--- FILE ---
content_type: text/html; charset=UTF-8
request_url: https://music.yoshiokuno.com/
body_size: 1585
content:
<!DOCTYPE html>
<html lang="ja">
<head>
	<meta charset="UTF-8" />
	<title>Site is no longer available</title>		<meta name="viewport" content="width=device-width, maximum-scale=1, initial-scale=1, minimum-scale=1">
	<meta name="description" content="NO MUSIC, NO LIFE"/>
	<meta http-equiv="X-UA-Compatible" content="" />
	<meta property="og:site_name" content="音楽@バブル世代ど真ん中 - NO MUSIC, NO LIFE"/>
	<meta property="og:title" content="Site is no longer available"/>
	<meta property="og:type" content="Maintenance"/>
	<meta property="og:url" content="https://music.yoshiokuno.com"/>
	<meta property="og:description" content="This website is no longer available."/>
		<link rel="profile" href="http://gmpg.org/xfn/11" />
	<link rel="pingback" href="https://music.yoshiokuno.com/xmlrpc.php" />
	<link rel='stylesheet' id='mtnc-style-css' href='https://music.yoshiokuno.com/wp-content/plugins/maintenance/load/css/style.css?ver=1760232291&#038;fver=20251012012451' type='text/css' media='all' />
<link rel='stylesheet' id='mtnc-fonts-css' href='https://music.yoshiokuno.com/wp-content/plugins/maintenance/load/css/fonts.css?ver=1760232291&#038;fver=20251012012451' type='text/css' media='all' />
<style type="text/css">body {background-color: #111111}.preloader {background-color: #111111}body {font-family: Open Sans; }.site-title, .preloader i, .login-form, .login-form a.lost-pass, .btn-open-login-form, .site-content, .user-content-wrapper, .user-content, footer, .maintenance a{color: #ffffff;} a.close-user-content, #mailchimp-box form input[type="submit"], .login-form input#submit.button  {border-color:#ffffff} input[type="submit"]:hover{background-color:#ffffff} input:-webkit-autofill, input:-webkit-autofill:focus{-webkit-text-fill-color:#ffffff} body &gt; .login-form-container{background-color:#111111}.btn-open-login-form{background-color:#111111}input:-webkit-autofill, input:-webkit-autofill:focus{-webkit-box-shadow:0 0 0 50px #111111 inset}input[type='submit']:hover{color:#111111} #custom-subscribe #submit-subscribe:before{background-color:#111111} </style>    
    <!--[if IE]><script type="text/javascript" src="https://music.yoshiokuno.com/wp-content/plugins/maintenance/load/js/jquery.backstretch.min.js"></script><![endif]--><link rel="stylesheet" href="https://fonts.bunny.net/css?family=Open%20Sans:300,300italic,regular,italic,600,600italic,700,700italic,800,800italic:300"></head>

•••••

§ TASK DIRECTIONS:
Would you copy all lines in the records where the string "charset" appears?

§ WRITTEN ANSWER:
content_type: text/html; charset=UTF-8
	<meta charset="UTF-8" />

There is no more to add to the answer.